それを無駄にするなんて、それこそ罪と向き合わない事だと思う」
「へぇ……でもアタシが、幸せに生きるアンタを妬ましいって言ったら、どうする?」
悪魔は右足をゆすりながら、ワンレングスの長い髪をかきあげた。
「ごめんなさい。……だけど、僕は生きていくよ。
お姉ちゃんの想いだって、逃げずに、向き合って、受け入れる」
「あ、そう」
悪魔は退屈そうに答えた。
どこからともなくタバコを取り出し、煙を吐いた。
「……アンタのブリーダーさん、喜んで迎えてくれると思う?」
「わからない。けど、確信しているから」
「ふーん……」
レナモンはハムライガーの元に歩み寄り、優しく頭を撫でた。
そして、つよくなったな、と微笑んだ。
「つまんないの。アタシ帰る」
真っ白な朝の日差しに包まれると共に、悪魔は跡形もなく消えた。
今までずっと生活してきて見慣れたハズのファームが凄く懐かしくて、また目がじわりと熱くなった。

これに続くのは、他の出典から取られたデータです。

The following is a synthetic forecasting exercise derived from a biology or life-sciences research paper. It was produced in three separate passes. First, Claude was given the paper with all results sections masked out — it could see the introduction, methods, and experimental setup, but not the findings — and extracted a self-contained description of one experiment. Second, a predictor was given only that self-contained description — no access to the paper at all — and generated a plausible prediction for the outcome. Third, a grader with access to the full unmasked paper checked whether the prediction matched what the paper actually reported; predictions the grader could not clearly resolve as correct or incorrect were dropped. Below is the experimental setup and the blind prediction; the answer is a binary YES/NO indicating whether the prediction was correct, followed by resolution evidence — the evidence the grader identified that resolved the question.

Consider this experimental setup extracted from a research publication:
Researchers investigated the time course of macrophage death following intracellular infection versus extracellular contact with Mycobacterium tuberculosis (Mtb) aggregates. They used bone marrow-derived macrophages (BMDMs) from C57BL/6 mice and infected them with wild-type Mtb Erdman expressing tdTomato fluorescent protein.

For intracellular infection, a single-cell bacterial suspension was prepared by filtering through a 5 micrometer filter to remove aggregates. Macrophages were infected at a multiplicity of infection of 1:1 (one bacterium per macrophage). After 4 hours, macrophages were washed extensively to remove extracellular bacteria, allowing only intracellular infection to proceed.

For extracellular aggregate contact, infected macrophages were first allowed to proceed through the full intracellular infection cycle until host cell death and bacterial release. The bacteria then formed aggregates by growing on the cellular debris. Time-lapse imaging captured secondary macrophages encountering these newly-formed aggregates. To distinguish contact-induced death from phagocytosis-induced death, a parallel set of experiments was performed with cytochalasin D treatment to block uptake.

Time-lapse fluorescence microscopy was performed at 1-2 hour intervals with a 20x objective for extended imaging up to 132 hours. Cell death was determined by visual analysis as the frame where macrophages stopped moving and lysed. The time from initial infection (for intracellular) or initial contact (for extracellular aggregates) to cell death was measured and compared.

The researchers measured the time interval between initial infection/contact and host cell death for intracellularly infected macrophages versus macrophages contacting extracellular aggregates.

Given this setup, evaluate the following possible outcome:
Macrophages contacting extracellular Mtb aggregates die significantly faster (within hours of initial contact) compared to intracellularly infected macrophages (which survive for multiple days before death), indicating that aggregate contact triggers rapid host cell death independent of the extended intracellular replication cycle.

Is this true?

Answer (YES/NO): YES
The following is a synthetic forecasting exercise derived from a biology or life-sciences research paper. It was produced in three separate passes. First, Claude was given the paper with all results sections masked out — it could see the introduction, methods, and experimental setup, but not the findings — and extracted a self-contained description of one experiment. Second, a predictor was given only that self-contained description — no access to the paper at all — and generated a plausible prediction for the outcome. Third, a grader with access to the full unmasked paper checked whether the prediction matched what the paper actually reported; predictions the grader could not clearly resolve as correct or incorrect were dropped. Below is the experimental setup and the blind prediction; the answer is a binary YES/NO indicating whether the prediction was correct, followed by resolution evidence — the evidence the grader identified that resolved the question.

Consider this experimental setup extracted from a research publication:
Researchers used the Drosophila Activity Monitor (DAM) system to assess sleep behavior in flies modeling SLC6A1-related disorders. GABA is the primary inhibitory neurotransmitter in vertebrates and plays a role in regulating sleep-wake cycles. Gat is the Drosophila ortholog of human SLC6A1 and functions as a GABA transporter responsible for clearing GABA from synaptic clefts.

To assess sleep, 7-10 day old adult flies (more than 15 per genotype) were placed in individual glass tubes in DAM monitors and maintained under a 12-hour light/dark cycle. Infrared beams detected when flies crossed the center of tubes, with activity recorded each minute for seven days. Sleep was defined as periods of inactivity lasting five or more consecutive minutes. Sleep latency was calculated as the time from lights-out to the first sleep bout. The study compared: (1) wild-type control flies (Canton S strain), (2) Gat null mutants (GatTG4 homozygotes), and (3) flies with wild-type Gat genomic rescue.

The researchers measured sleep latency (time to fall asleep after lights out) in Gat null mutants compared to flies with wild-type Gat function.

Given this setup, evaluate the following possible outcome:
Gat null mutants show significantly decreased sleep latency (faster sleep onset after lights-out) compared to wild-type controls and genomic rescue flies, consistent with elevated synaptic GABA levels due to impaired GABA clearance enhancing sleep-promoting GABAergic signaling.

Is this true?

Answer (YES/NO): YES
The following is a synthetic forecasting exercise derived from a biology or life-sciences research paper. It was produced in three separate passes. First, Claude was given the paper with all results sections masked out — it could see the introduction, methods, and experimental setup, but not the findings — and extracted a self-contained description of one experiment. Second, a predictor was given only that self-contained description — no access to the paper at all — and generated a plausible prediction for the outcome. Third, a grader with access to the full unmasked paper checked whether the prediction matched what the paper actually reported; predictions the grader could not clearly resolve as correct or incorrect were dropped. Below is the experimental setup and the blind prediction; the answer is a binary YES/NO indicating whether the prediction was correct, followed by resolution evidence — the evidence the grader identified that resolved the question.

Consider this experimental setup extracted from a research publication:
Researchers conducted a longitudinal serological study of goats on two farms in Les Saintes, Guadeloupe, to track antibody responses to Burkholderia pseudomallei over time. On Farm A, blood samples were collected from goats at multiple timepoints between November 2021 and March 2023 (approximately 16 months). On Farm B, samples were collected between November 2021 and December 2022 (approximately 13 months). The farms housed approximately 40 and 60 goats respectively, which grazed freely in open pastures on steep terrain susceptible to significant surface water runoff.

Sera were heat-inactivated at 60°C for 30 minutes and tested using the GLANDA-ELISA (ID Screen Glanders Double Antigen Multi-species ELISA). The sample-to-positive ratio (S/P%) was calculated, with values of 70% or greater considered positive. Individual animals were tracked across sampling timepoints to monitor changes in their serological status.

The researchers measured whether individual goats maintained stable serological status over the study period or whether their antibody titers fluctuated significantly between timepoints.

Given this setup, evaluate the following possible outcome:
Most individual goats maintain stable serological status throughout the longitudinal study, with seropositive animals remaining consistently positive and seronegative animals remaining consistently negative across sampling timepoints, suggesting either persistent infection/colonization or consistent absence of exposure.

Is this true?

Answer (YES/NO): YES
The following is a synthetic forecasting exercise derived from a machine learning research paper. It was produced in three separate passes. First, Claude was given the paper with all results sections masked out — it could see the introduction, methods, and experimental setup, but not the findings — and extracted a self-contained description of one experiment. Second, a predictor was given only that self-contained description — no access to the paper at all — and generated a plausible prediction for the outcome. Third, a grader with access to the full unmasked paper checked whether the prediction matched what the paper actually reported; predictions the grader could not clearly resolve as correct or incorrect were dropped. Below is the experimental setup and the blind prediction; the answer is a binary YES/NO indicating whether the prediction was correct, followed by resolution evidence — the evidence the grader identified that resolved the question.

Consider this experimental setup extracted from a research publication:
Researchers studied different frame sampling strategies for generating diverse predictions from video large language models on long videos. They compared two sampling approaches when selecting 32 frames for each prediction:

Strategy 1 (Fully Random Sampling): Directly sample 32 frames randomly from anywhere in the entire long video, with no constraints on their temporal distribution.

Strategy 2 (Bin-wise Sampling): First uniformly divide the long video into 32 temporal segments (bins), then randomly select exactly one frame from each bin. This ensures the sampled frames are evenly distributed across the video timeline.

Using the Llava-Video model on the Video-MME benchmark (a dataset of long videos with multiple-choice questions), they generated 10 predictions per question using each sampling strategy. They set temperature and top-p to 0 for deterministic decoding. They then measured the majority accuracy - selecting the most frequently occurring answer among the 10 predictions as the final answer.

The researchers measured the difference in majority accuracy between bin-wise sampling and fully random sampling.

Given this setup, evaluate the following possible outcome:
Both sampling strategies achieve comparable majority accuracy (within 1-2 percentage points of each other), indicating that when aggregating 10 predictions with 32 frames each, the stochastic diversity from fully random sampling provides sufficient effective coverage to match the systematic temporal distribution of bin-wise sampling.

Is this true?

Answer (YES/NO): NO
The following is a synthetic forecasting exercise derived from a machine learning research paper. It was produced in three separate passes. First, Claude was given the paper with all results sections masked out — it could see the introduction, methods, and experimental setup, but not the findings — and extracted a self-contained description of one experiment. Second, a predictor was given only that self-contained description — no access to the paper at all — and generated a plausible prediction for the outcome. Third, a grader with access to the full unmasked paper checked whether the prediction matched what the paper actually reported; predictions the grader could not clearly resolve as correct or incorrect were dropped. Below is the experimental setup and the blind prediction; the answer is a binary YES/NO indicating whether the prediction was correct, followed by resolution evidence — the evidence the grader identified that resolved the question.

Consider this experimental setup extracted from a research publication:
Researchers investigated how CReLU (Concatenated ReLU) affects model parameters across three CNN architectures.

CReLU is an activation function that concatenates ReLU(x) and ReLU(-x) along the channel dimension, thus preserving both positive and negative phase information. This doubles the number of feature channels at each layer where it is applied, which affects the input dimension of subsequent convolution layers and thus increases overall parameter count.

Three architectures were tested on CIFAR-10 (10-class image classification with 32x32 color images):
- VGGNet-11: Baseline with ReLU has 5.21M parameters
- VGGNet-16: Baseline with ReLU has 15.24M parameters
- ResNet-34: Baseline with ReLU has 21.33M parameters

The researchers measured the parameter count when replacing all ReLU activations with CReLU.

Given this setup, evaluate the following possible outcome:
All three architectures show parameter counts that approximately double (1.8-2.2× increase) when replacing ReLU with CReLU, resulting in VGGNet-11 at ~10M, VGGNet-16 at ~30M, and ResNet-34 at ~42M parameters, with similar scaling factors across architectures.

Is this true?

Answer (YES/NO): YES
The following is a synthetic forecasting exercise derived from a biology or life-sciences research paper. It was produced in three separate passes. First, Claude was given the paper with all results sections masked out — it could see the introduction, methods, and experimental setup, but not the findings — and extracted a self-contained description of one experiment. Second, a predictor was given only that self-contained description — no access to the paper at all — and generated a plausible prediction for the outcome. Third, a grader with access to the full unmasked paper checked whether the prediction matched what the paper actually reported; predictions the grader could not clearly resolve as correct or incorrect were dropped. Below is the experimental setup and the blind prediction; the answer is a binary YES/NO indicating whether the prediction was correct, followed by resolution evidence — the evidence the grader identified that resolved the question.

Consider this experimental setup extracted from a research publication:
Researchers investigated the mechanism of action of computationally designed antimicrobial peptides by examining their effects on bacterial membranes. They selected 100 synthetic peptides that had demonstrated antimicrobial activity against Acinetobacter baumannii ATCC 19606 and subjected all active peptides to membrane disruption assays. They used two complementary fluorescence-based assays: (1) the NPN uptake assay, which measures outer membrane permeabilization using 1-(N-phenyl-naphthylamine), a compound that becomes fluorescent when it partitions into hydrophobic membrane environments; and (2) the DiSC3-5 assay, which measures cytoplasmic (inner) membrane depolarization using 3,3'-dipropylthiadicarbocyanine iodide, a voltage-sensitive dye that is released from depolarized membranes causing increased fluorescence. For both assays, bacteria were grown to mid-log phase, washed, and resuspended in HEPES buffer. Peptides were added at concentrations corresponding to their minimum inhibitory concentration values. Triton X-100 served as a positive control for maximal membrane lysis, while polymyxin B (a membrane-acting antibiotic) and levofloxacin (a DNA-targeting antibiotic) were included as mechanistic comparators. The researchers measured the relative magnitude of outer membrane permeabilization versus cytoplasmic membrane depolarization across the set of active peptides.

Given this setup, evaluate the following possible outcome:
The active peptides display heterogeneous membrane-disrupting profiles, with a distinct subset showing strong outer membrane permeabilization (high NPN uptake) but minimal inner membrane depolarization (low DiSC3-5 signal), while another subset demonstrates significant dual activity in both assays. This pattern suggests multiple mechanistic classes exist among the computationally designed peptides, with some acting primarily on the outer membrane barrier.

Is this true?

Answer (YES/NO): NO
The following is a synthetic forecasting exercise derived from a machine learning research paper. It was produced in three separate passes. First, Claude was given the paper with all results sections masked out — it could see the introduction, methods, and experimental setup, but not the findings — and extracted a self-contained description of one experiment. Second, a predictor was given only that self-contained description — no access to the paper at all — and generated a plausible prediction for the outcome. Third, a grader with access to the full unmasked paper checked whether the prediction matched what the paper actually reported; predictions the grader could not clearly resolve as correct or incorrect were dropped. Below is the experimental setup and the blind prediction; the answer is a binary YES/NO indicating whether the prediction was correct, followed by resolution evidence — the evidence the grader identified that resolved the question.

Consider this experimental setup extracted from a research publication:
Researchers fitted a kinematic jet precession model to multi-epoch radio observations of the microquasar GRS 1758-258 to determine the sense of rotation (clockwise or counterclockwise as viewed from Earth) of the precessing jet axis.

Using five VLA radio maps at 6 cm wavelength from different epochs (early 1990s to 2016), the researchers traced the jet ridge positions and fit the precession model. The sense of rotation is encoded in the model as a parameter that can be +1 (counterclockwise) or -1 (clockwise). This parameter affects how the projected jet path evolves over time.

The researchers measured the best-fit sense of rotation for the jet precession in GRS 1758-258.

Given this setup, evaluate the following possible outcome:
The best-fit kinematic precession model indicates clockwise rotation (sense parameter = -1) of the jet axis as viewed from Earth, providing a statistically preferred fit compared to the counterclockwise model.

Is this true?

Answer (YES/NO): YES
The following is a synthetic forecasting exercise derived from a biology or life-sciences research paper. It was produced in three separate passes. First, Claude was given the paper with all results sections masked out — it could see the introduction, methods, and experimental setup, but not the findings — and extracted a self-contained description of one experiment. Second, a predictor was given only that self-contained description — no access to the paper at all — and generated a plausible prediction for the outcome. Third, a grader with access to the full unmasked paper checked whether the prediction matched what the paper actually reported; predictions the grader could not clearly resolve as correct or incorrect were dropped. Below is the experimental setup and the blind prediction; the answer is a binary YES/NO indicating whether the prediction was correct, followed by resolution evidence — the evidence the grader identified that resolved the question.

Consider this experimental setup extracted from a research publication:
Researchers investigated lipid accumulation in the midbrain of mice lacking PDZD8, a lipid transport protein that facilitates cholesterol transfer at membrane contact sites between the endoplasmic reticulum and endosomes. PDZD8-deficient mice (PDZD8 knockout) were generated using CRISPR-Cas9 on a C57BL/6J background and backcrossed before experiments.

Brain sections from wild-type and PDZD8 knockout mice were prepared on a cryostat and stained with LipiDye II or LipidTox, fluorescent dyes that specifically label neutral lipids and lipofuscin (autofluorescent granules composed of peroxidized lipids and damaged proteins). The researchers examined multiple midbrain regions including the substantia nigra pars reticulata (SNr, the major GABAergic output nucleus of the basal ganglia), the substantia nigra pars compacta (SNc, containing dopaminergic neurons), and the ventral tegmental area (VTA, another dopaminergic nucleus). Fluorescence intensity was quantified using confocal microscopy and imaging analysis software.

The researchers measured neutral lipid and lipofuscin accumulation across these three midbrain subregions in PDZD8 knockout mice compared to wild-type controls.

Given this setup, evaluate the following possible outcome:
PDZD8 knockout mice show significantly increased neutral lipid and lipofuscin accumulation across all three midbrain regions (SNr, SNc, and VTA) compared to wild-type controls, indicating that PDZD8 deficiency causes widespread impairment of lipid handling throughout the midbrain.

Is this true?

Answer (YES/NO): NO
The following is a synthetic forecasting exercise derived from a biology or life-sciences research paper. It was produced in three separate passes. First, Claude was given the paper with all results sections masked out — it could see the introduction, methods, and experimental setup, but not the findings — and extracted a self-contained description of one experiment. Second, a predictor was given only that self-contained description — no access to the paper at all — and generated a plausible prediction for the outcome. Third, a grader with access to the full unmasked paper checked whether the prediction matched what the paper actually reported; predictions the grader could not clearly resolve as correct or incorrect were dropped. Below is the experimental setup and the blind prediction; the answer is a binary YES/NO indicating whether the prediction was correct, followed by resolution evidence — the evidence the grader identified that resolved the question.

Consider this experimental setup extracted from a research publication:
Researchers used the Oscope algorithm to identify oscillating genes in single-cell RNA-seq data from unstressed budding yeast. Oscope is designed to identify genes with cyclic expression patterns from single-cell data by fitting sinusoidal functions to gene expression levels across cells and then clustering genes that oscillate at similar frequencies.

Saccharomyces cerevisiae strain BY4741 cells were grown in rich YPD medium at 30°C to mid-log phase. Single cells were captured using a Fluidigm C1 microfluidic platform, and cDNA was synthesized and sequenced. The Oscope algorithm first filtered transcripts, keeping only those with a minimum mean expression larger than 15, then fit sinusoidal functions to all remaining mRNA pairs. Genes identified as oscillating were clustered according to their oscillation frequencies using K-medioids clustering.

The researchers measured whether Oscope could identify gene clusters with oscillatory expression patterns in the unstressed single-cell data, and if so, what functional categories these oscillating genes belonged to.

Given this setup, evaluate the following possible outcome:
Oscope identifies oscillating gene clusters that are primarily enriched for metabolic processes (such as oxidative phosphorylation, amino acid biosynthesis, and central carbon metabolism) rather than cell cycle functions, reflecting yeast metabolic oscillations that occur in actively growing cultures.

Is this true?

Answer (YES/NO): NO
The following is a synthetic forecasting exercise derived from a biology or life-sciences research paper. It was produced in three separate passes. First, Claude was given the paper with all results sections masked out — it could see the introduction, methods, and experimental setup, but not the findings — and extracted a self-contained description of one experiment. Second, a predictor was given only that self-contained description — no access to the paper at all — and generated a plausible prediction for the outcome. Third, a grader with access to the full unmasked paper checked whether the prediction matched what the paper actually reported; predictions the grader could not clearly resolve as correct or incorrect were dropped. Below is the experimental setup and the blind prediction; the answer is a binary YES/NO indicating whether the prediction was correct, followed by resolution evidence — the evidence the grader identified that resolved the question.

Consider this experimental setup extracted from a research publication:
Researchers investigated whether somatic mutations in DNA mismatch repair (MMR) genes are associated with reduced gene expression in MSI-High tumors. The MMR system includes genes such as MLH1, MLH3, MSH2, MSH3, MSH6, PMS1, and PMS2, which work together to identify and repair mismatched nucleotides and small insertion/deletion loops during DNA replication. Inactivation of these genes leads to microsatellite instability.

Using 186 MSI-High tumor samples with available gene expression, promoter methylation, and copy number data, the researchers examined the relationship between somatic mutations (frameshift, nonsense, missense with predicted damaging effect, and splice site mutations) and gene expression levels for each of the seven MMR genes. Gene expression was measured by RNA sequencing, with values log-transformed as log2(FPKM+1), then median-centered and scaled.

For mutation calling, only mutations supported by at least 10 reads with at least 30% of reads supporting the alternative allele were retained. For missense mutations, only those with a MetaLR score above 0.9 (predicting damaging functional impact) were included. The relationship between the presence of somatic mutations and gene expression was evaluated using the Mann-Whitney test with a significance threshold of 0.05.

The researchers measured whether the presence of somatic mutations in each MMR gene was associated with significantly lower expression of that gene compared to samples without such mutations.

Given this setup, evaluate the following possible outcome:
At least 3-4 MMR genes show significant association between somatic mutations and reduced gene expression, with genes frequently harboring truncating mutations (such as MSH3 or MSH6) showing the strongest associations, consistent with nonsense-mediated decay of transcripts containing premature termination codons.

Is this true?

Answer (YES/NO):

ログハウスの窓から中を覗きたい気持ちを抑えて、ドアを叩いた。
心臓が急激に高鳴る。やっぱり不安になった。
ブリーダーさんはどんな顔で迎えてくれるだろうか。
居なくなっていた僕の事を、どう思っていたのだろうか。
いや、もしかすると僕が拐われる時にブリーダーさんがモリーに……。
中からコツコツと足音がした。
僕はそれがブリーダーさんである事を、祈った。
開いたドアの先には、驚いた顔のブリーダーさんが居た。
僕は一声「キャウン」と小さく鳴いた。
痛いくらいの抱擁と、僕の毛並みに零れた涙が、とてもとても温かかった。